— start of Material provided —

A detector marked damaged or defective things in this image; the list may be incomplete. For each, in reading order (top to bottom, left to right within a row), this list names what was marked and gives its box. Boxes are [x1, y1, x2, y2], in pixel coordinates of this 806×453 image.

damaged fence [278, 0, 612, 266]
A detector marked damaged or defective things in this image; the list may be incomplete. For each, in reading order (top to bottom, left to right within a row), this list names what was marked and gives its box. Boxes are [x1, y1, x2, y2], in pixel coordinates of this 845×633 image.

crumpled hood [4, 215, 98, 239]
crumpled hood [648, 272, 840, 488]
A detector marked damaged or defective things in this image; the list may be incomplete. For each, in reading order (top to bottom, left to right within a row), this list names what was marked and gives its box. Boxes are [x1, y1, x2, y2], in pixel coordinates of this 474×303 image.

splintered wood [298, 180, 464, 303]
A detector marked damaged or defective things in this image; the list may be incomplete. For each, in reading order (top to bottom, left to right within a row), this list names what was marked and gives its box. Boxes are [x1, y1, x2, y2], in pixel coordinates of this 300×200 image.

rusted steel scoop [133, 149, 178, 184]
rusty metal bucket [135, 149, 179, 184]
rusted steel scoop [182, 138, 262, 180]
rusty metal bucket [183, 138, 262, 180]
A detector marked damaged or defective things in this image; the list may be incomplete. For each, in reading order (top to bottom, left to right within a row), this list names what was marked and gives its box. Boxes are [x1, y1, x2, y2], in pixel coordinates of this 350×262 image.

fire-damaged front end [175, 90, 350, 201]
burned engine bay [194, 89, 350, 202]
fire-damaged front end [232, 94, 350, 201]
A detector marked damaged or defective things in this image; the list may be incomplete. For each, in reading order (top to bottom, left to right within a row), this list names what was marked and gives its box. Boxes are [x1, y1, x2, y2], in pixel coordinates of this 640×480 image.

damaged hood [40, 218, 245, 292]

— end of Material provided —

Given problem:
Put every line from the very start of the entries above down to the line containing "fire-damaged front end [232, 94, 350, 201]", that line included, into a numbered list, and leave out blank lines.

Solution:
1. A detector marked damaged or defective things in this image; the list may be incomplete. For each, in reading order (top to bottom, left to right within a row), this list names what was marked and gives its box. Boxes are [x1, y1, x2, y2], in pixel coordinates of this 806×453 image.
2. damaged fence [278, 0, 612, 266]
3. A detector marked damaged or defective things in this image; the list may be incomplete. For each, in reading order (top to bottom, left to right within a row), this list names what was marked and gives its box. Boxes are [x1, y1, x2, y2], in pixel coordinates of this 845×633 image.
4. crumpled hood [4, 215, 98, 239]
5. crumpled hood [648, 272, 840, 488]
6. A detector marked damaged or defective things in this image; the list may be incomplete. For each, in reading order (top to bottom, left to right within a row), this list names what was marked and gives its box. Boxes are [x1, y1, x2, y2], in pixel coordinates of this 474×303 image.
7. splintered wood [298, 180, 464, 303]
8. A detector marked damaged or defective things in this image; the list may be incomplete. For each, in reading order (top to bottom, left to right within a row), this list names what was marked and gives its box. Boxes are [x1, y1, x2, y2], in pixel coordinates of this 300×200 image.
9. rusted steel scoop [133, 149, 178, 184]
10. rusty metal bucket [135, 149, 179, 184]
11. rusted steel scoop [182, 138, 262, 180]
12. rusty metal bucket [183, 138, 262, 180]
13. A detector marked damaged or defective things in this image; the list may be incomplete. For each, in reading order (top to bottom, left to right within a row), this list names what was marked and gives its box. Boxes are [x1, y1, x2, y2], in pixel coordinates of this 350×262 image.
14. fire-damaged front end [175, 90, 350, 201]
15. burned engine bay [194, 89, 350, 202]
16. fire-damaged front end [232, 94, 350, 201]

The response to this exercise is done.